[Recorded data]
++++++++

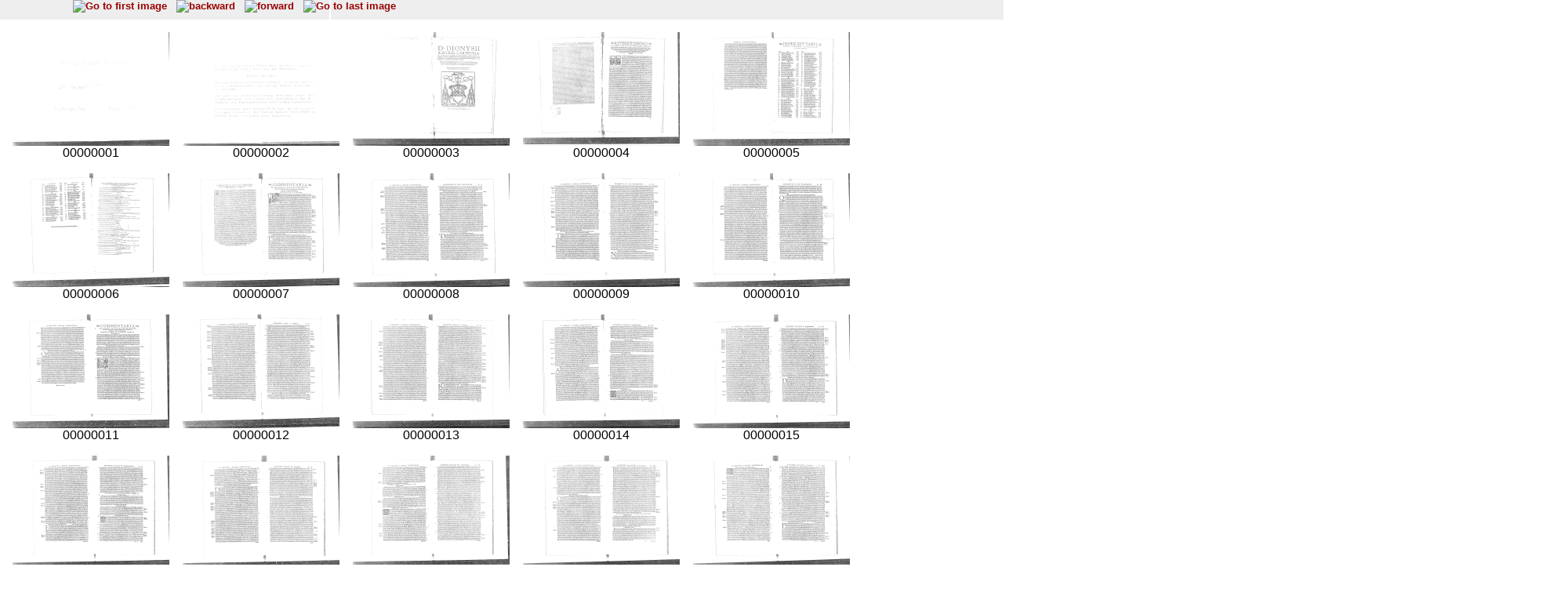

--- FILE ---
content_type: text/html; charset=UTF-8
request_url: http://diglib.hab.de/thumbs.php?dir=drucke/c-63-2f-helmst-1&thumbs=1
body_size: 6760
content:
<!DOCTYPE HTML PUBLIC "-//W3C//DTD HTML 4.01 Transitional//EN">
<html>

<head>

 <title>WDB</title>

<script language="JavaScript">
  <!--|

  //-->
 </script>
 <link rel=stylesheet type="text/css" href="navigator.css">
 </head>
<body text="#000000" link="#900129" alink="#B14D69" vlink="#B14D69">
<div class="main">
<div class="navigation">

  
  <!-- Blaettern -->
  <div class='navi_element' style='position:relative;width:300px;left:80px;'>	 <a href="thumbs.php?dir=drucke/c-63-2f-helmst-1&pointer=0" target="display1" ><img src="images/pfeilanfangaktiv.gif" title="Go to first image" border=0></a>
	&nbsp;
	<a href="thumbs.php?dir=drucke/c-63-2f-helmst-1&pointer=-20" target="display1" ><img src="images/pfeillinksaktiv.gif" title="backward" border=0></a>
	&nbsp;
	<a href="thumbs.php?dir=drucke/c-63-2f-helmst-1&pointer=20" target="display1" ><img src="images/pfeilrechtsaktiv.gif" title="forward" border=0></a>
	&nbsp;
	<a href="thumbs.php?dir=drucke/c-63-2f-helmst-1&pointer=343" target="display1" ><img src="images/pfeilendeaktiv.gif" title="Go to last image" border=0></a>
</div>


<!-- Anzeige  -->

 <div class='display' style='position:relative;width:300px;background:#FFF;'> 	
 <table cellspacing="15" align="center" width="100%">
      <tr><td align="center"><a href='show_image.php?dir=drucke/c-63-2f-helmst-1&image=00000001' target="display2"><img name="bild" src="http://diglib.hab.de/drucke/c-63-2f-helmst-1/thumbs/00000001.gif" height="145"></a><br>00000001
</td><td align="center"><a href='show_image.php?dir=drucke/c-63-2f-helmst-1&image=00000002' target="display2"><img name="bild" src="http://diglib.hab.de/drucke/c-63-2f-helmst-1/thumbs/00000002.gif" height="145"></a><br>00000002
</td><td align="center"><a href='show_image.php?dir=drucke/c-63-2f-helmst-1&image=00000003' target="display2"><img name="bild" src="http://diglib.hab.de/drucke/c-63-2f-helmst-1/thumbs/00000003.gif" height="145"></a><br>00000003
</td><td align="center"><a href='show_image.php?dir=drucke/c-63-2f-helmst-1&image=00000004' target="display2"><img name="bild" src="http://diglib.hab.de/drucke/c-63-2f-helmst-1/thumbs/00000004.gif" height="145"></a><br>00000004
</td><td align="center"><a href='show_image.php?dir=drucke/c-63-2f-helmst-1&image=00000005' target="display2"><img name="bild" src="http://diglib.hab.de/drucke/c-63-2f-helmst-1/thumbs/00000005.gif" height="145"></a><br>00000005
</td></tr><tr><td align="center"><a href='show_image.php?dir=drucke/c-63-2f-helmst-1&image=00000006' target="display2"><img name="bild" src="http://diglib.hab.de/drucke/c-63-2f-helmst-1/thumbs/00000006.gif" height="145"></a><br>00000006
</td><td align="center"><a href='show_image.php?dir=drucke/c-63-2f-helmst-1&image=00000007' target="display2"><img name="bild" src="http://diglib.hab.de/drucke/c-63-2f-helmst-1/thumbs/00000007.gif" height="145"></a><br>00000007
</td><td align="center"><a href='show_image.php?dir=drucke/c-63-2f-helmst-1&image=00000008' target="display2"><img name="bild" src="http://diglib.hab.de/drucke/c-63-2f-helmst-1/thumbs/00000008.gif" height="145"></a><br>00000008
</td><td align="center"><a href='show_image.php?dir=drucke/c-63-2f-helmst-1&image=00000009' target="display2"><img name="bild" src="http://diglib.hab.de/drucke/c-63-2f-helmst-1/thumbs/00000009.gif" height="145"></a><br>00000009
</td><td align="center"><a href='show_image.php?dir=drucke/c-63-2f-helmst-1&image=00000010' target="display2"><img name="bild" src="http://diglib.hab.de/drucke/c-63-2f-helmst-1/thumbs/00000010.gif" height="145"></a><br>00000010
</td></tr><tr><td align="center"><a href='show_image.php?dir=drucke/c-63-2f-helmst-1&image=00000011' target="display2"><img name="bild" src="http://diglib.hab.de/drucke/c-63-2f-helmst-1/thumbs/00000011.gif" height="145"></a><br>00000011
</td><td align="center"><a href='show_image.php?dir=drucke/c-63-2f-helmst-1&image=00000012' target="display2"><img name="bild" src="http://diglib.hab.de/drucke/c-63-2f-helmst-1/thumbs/00000012.gif" height="145"></a><br>00000012
</td><td align="center"><a href='show_image.php?dir=drucke/c-63-2f-helmst-1&image=00000013' target="display2"><img name="bild" src="http://diglib.hab.de/drucke/c-63-2f-helmst-1/thumbs/00000013.gif" height="145"></a><br>00000013
</td><td align="center"><a href='show_image.php?dir=drucke/c-63-2f-helmst-1&image=00000014' target="display2"><img name="bild" src="http://diglib.hab.de/drucke/c-63-2f-helmst-1/thumbs/00000014.gif" height="145"></a><br>00000014
</td><td align="center"><a href='show_image.php?dir=drucke/c-63-2f-helmst-1&image=00000015' target="display2"><img name="bild" src="http://diglib.hab.de/drucke/c-63-2f-helmst-1/thumbs/00000015.gif" height="145"></a><br>00000015
</td></tr><tr><td align="center"><a href='show_image.php?dir=drucke/c-63-2f-helmst-1&image=00000016' target="display2"><img name="bild" src="http://diglib.hab.de/drucke/c-63-2f-helmst-1/thumbs/00000016.gif" height="145"></a><br>00000016
</td><td align="center"><a href='show_image.php?dir=drucke/c-63-2f-helmst-1&image=00000017' target="display2"><img name="bild" src="http://diglib.hab.de/drucke/c-63-2f-helmst-1/thumbs/00000017.gif" height="145"></a><br>00000017
</td><td align="center"><a href='show_image.php?dir=drucke/c-63-2f-helmst-1&image=00000018' target="display2"><img name="bild" src="http://diglib.hab.de/drucke/c-63-2f-helmst-1/thumbs/00000018.gif" height="145"></a><br>00000018
</td><td align="center"><a href='show_image.php?dir=drucke/c-63-2f-helmst-1&image=00000019' target="display2"><img name="bild" src="http://diglib.hab.de/drucke/c-63-2f-helmst-1/thumbs/00000019.gif" height="145"></a><br>00000019
</td><td align="center"><a href='show_image.php?dir=drucke/c-63-2f-helmst-1&image=00000020' target="display2"><img name="bild" src="http://diglib.hab.de/drucke/c-63-2f-helmst-1/thumbs/00000020.gif" height="145"></a><br>00000020
</td></tr>      </table>
  </div>
  
<!-- Untere Navigation -->
  <div class="navigation">
  	
  		

<!-- Blaettern -->
<div class='navi_element' style='position:relative;width:300px;left:80px;'>	<a href="thumbs.php?dir=drucke/c-63-2f-helmst-1&pointer=0" target="display1" ><img src="images/pfeilanfangaktiv.gif" title="Go to first image" border=0></a>
&nbsp;
<a href="thumbs.php?dir=drucke/c-63-2f-helmst-1&pointer=-20" target="display1" ><img src="images/pfeillinksaktiv.gif" title="backward" border=0></a>
&nbsp;
<a href="thumbs.php?dir=drucke/c-63-2f-helmst-1&pointer=20" target="display1" ><img src="images/pfeilrechtsaktiv.gif" title="forward" border=0></a>
&nbsp;
<a href="thumbs.php?dir=drucke/c-63-2f-helmst-1&pointer=343" target="display1" ><img src="images/pfeilendeaktiv.gif" title="Go to last image" border=0></a>
</div>



</div>
</div>
</body>
</html>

++++++++

YOUR GOAL
Output a precise copy of the entries, leaving the images out.

TASK ANSWER
--- FILE ---
content_type: text/html; charset=UTF-8
request_url: http://diglib.hab.de/thumbs.php?dir=drucke/c-63-2f-helmst-1&thumbs=1
body_size: 6760
content:
<!DOCTYPE HTML PUBLIC "-//W3C//DTD HTML 4.01 Transitional//EN">
<html>

<head>

 <title>WDB</title>

<script language="JavaScript">
  <!--|

  //-->
 </script>
 <link rel=stylesheet type="text/css" href="navigator.css">
 </head>
<body text="#000000" link="#900129" alink="#B14D69" vlink="#B14D69">
<div class="main">
<div class="navigation">

  
  <!-- Blaettern -->
  <div class='navi_element' style='position:relative;width:300px;left:80px;'>	 <a href="thumbs.php?dir=drucke/c-63-2f-helmst-1&pointer=0" target="display1" ><img src="images/pfeilanfangaktiv.gif" title="Go to first image" border=0></a>
	&nbsp;
	<a href="thumbs.php?dir=drucke/c-63-2f-helmst-1&pointer=-20" target="display1" ><img src="images/pfeillinksaktiv.gif" title="backward" border=0></a>
	&nbsp;
	<a href="thumbs.php?dir=drucke/c-63-2f-helmst-1&pointer=20" target="display1" ><img src="images/pfeilrechtsaktiv.gif" title="forward" border=0></a>
	&nbsp;
	<a href="thumbs.php?dir=drucke/c-63-2f-helmst-1&pointer=343" target="display1" ><img src="images/pfeilendeaktiv.gif" title="Go to last image" border=0></a>
</div>


<!-- Anzeige  -->

 <div class='display' style='position:relative;width:300px;background:#FFF;'> 	
 <table cellspacing="15" align="center" width="100%">
      <tr><td align="center"><a href='show_image.php?dir=drucke/c-63-2f-helmst-1&image=00000001' target="display2"><img name="bild" src="http://diglib.hab.de/drucke/c-63-2f-helmst-1/thumbs/00000001.gif" height="145"></a><br>00000001
</td><td align="center"><a href='show_image.php?dir=drucke/c-63-2f-helmst-1&image=00000002' target="display2"><img name="bild" src="http://diglib.hab.de/drucke/c-63-2f-helmst-1/thumbs/00000002.gif" height="145"></a><br>00000002
</td><td align="center"><a href='show_image.php?dir=drucke/c-63-2f-helmst-1&image=00000003' target="display2"><img name="bild" src="http://diglib.hab.de/drucke/c-63-2f-helmst-1/thumbs/00000003.gif" height="145"></a><br>00000003
</td><td align="center"><a href='show_image.php?dir=drucke/c-63-2f-helmst-1&image=00000004' target="display2"><img name="bild" src="http://diglib.hab.de/drucke/c-63-2f-helmst-1/thumbs/00000004.gif" height="145"></a><br>00000004
</td><td align="center"><a href='show_image.php?dir=drucke/c-63-2f-helmst-1&image=00000005' target="display2"><img name="bild" src="http://diglib.hab.de/drucke/c-63-2f-helmst-1/thumbs/00000005.gif" height="145"></a><br>00000005
</td></tr><tr><td align="center"><a href='show_image.php?dir=drucke/c-63-2f-helmst-1&image=00000006' target="display2"><img name="bild" src="http://diglib.hab.de/drucke/c-63-2f-helmst-1/thumbs/00000006.gif" height="145"></a><br>00000006
</td><td align="center"><a href='show_image.php?dir=drucke/c-63-2f-helmst-1&image=00000007' target="display2"><img name="bild" src="http://diglib.hab.de/drucke/c-63-2f-helmst-1/thumbs/00000007.gif" height="145"></a><br>00000007
</td><td align="center"><a href='show_image.php?dir=drucke/c-63-2f-helmst-1&image=00000008' target="display2"><img name="bild" src="http://diglib.hab.de/drucke/c-63-2f-helmst-1/thumbs/00000008.gif" height="145"></a><br>00000008
</td><td align="center"><a href='show_image.php?dir=drucke/c-63-2f-helmst-1&image=00000009' target="display2"><img name="bild" src="http://diglib.hab.de/drucke/c-63-2f-helmst-1/thumbs/00000009.gif" height="145"></a><br>00000009
</td><td align="center"><a href='show_image.php?dir=drucke/c-63-2f-helmst-1&image=00000010' target="display2"><img name="bild" src="http://diglib.hab.de/drucke/c-63-2f-helmst-1/thumbs/00000010.gif" height="145"></a><br>00000010
</td></tr><tr><td align="center"><a href='show_image.php?dir=drucke/c-63-2f-helmst-1&image=00000011' target="display2"><img name="bild" src="http://diglib.hab.de/drucke/c-63-2f-helmst-1/thumbs/00000011.gif" height="145"></a><br>00000011
</td><td align="center"><a href='show_image.php?dir=drucke/c-63-2f-helmst-1&image=00000012' target="display2"><img name="bild" src="http://diglib.hab.de/drucke/c-63-2f-helmst-1/thumbs/00000012.gif" height="145"></a><br>00000012
</td><td align="center"><a href='show_image.php?dir=drucke/c-63-2f-helmst-1&image=00000013' target="display2"><img name="bild" src="http://diglib.hab.de/drucke/c-63-2f-helmst-1/thumbs/00000013.gif" height="145"></a><br>00000013
</td><td align="center"><a href='show_image.php?dir=drucke/c-63-2f-helmst-1&image=00000014' target="display2"><img name="bild" src="http://diglib.hab.de/drucke/c-63-2f-helmst-1/thumbs/00000014.gif" height="145"></a><br>00000014
</td><td align="center"><a href='show_image.php?dir=drucke/c-63-2f-helmst-1&image=00000015' target="display2"><img name="bild" src="http://diglib.hab.de/drucke/c-63-2f-helmst-1/thumbs/00000015.gif" height="145"></a><br>00000015
</td></tr><tr><td align="center"><a href='show_image.php?dir=drucke/c-63-2f-helmst-1&image=00000016' target="display2"><img name="bild" src="http://diglib.hab.de/drucke/c-63-2f-helmst-1/thumbs/00000016.gif" height="145"></a><br>00000016
</td><td align="center"><a href='show_image.php?dir=drucke/c-63-2f-helmst-1&image=00000017' target="display2"><img name="bild" src="http://diglib.hab.de/drucke/c-63-2f-helmst-1/thumbs/00000017.gif" height="145"></a><br>00000017
</td><td align="center"><a href='show_image.php?dir=drucke/c-63-2f-helmst-1&image=00000018' target="display2"><img name="bild" src="http://diglib.hab.de/drucke/c-63-2f-helmst-1/thumbs/00000018.gif" height="145"></a><br>00000018
</td><td align="center"><a href='show_image.php?dir=drucke/c-63-2f-helmst-1&image=00000019' target="display2"><img name="bild" src="http://diglib.hab.de/drucke/c-63-2f-helmst-1/thumbs/00000019.gif" height="145"></a><br>00000019
</td><td align="center"><a href='show_image.php?dir=drucke/c-63-2f-helmst-1&image=00000020' target="display2"><img name="bild" src="http://diglib.hab.de/drucke/c-63-2f-helmst-1/thumbs/00000020.gif" height="145"></a><br>00000020
</td></tr>      </table>
  </div>
  
<!-- Untere Navigation -->
  <div class="navigation">
  	
  		

<!-- Blaettern -->
<div class='navi_element' style='position:relative;width:300px;left:80px;'>	<a href="thumbs.php?dir=drucke/c-63-2f-helmst-1&pointer=0" target="display1" ><img src="images/pfeilanfangaktiv.gif" title="Go to first image" border=0></a>
&nbsp;
<a href="thumbs.php?dir=drucke/c-63-2f-helmst-1&pointer=-20" target="display1" ><img src="images/pfeillinksaktiv.gif" title="backward" border=0></a>
&nbsp;
<a href="thumbs.php?dir=drucke/c-63-2f-helmst-1&pointer=20" target="display1" ><img src="images/pfeilrechtsaktiv.gif" title="forward" border=0></a>
&nbsp;
<a href="thumbs.php?dir=drucke/c-63-2f-helmst-1&pointer=343" target="display1" ><img src="images/pfeilendeaktiv.gif" title="Go to last image" border=0></a>
</div>



</div>
</div>
</body>
</html>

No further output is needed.